Brazilian footballer

Allyson Aires dos Santos (born 23 October 1990), simply known as Allyson, is a Brazilian professional footballer who plays as a defender for Avaí.

==Career==
Born in São Paulo, Allyson started his career with hometown side Nacional-SP in 2012, playing in the Campeonato Paulista Segunda Divisão.

He joined Grêmio Barueri on loan, where he was a regular starter in the 2013 Campeonato Paulista Série A2.

He signed for Independente de Limeira on 21 August 2013.

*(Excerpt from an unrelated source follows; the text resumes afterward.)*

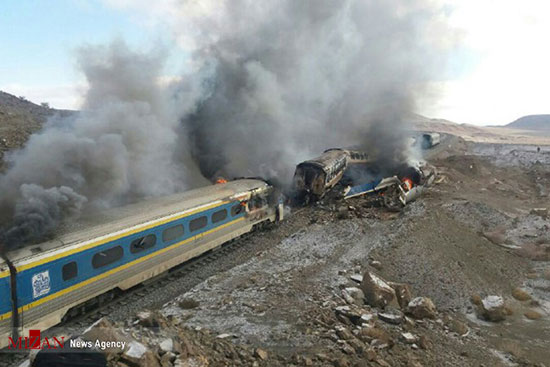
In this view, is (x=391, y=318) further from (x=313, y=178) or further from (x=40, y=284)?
(x=313, y=178)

In December 2014, after establishing himself as an undisputed starter at Independente, Allyson went on a trial at Mexican club Atlante, but a permanent move never materialized and he returned to Independente.

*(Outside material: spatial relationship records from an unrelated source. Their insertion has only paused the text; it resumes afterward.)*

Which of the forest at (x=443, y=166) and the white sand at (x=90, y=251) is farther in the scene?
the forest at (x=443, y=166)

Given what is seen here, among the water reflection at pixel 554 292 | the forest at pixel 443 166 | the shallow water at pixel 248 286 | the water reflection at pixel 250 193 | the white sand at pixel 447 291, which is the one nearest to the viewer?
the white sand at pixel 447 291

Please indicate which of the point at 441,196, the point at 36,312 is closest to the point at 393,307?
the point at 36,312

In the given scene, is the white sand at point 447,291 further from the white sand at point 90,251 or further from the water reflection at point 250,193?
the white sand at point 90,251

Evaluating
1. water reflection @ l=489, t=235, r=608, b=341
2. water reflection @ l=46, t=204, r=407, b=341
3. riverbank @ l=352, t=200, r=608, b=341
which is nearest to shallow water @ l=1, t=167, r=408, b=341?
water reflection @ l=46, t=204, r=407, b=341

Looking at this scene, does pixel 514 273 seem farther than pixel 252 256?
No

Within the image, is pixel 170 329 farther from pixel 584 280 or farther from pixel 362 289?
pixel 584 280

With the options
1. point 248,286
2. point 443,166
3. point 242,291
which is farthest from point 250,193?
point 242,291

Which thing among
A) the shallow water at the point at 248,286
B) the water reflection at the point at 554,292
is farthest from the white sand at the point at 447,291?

On 17 July 2015, he joined Maccabi Petah Tikva of the Israeli Premier League.

On 28 May 2017, after being a first-choice, he moved to fellow league team Maccabi Haifa on a three-year contract.

After losing his starting spot, Allyson joined Bnei Yehuda, also in the Israeli first division on 17 September 2019.

On 23 June 2021, he moved to Bandırmaspor of the Turkish TFF First League.

On 20 June 2022, Allyson signed a contract with Süper Lig side Ümraniyespor.

On 6 April 2023, he returned to his home country after nearly eight years, after being announced at Série A side Cuiabá.